- [Page extract]
= = =

Lebanon Receives First COVID-19 Vaccines
Lebanon on Saturday received its first vaccines against the coronavirus, a day before an inoculation drive kicks off in the crisis-hit Mediterranean country.
A plane landed at the Beirut airport, an AFP correspondent reported, with authorities saying it was carrying 28,500 doses of Pfizer/BioNTech flown in from Belgium.
The shipment was the first after the World Bank allocated $34 million to inoculate two million of Lebanon’s six million inhabitants.
Caretaker health minister Hamad Hassan was on the tarmac to welcome the plane and expressed great “relief”.
“It’s a dream being realised today thanks to the support of our UN and international partners,” he told reporters,
“The vaccine will reach all Lebanese citizens across the country,” as well as Syrian and Palestinian refugees and other residents, he promised.
Lebanon has been under strict lockdown since mid-January, after an unprecedented spike in cases blamed on holiday gatherings that forced overwhelmed hospitals to turn away patients.
Vaccination rollout is set to start on Sunday.
Health workers will receive their first dose at the Rafik Hariri Hospital, the country’s main public hospital tackling the Covid-19 outbreak, the American University of Beirut Medical Centre, and Saint George Orthodox Hospital.
“The best gift one can ask for on Valentine’s Day,” wrote the director of the Rafik Hariri Hospital, Firas Abiad, on Twitter.
Prime Minister Hassan Diab, 61, is also to be vaccinated, his office said.
Under Lebanon’s vaccination plan, medical staff and those over the age of 75 are to receive the jab first.

= = =

- [Required tasks]
1. List the three hospitals that the news report on Lebanon's first COVID-19 vaccines names as places where health workers will receive their first dose.
2. Continue the news report on Lebanon's first COVID-19 vaccines from its last sentence.

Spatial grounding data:

= = =

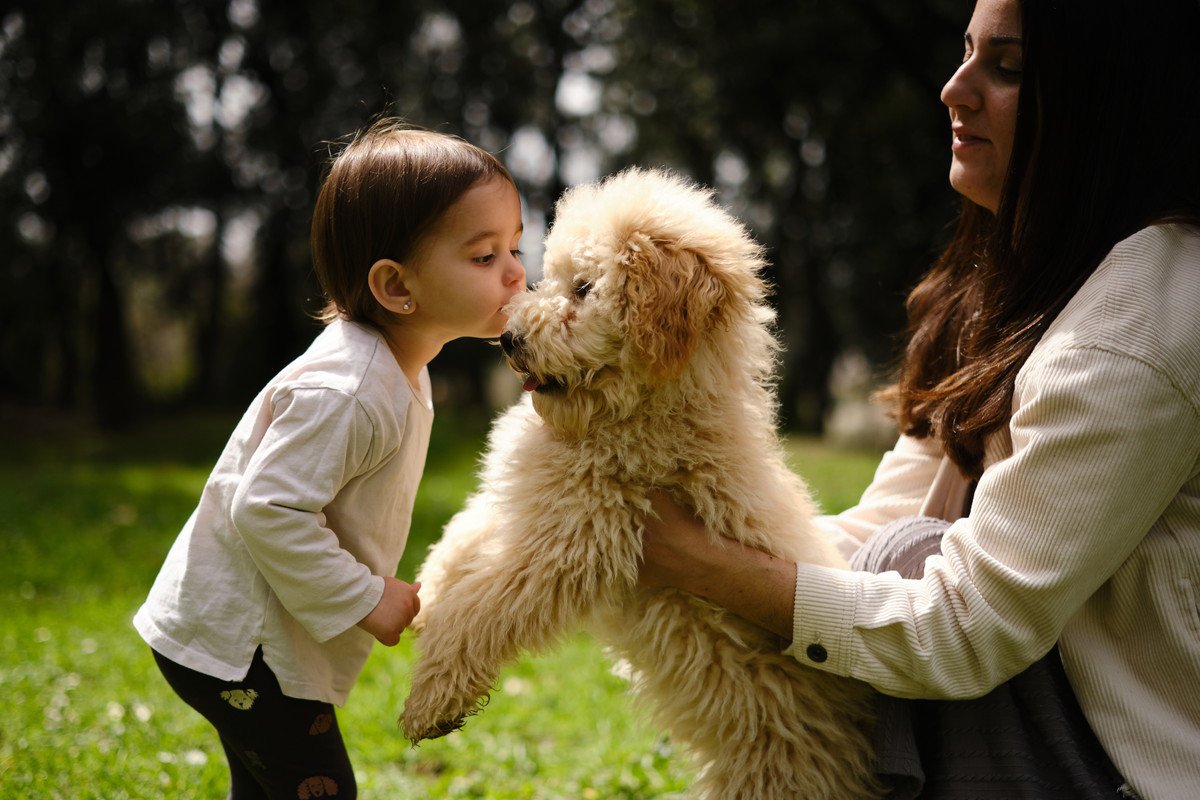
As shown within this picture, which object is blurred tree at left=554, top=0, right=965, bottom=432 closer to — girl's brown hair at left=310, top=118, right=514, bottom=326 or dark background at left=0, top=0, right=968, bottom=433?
dark background at left=0, top=0, right=968, bottom=433

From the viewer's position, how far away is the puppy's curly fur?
212 cm

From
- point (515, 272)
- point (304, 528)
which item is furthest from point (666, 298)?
point (304, 528)

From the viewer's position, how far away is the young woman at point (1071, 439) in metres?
1.82

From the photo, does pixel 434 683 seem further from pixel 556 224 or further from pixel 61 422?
pixel 61 422

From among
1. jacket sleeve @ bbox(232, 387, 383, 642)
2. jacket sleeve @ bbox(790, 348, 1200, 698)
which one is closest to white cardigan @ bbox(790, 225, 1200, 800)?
jacket sleeve @ bbox(790, 348, 1200, 698)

= = =

- [Outputs by task]
1. Rafik Hariri Hospital, the American University of Beirut Medical Centre, and Saint George Orthodox Hospital.

2.
In total Lebanon hopes to receive around six million vaccine doses, including two million from Pfizer/BioNTech and another 2.7 million via the international Covax distribution programme.
Half a million people in Lebanon have signed up to receive a vaccine, a health ministry official said, although many are hesitant to get the jab.
Of 500 people surveyed by private think-tank Information International, 31 percent said they would get vaccinated, 38 percent said they would rather not, and another 31 percent were undecided.
Lebanon was already in the throes of its worst economic crisis in decades when Covid-19 hit, and the situation has been exacerbated after a massive blast at Beirut’s port in August killed more than 200 people and destroyed large parts of the capital.
The World Bank and the International Federation of Red Cross and Red Crescent Societies (IFRC) are to monitor the rollout, they said in a statement Friday.
They aim to “ensure fair, broad, and fast access to Covid-19 vaccines to help save lives and support economic recovery”, World Bank regional director Saroj Kumar Jha said.
Lebanon says 334,086 people have caught coronavirus since February 2020, of whom 3,915 have died.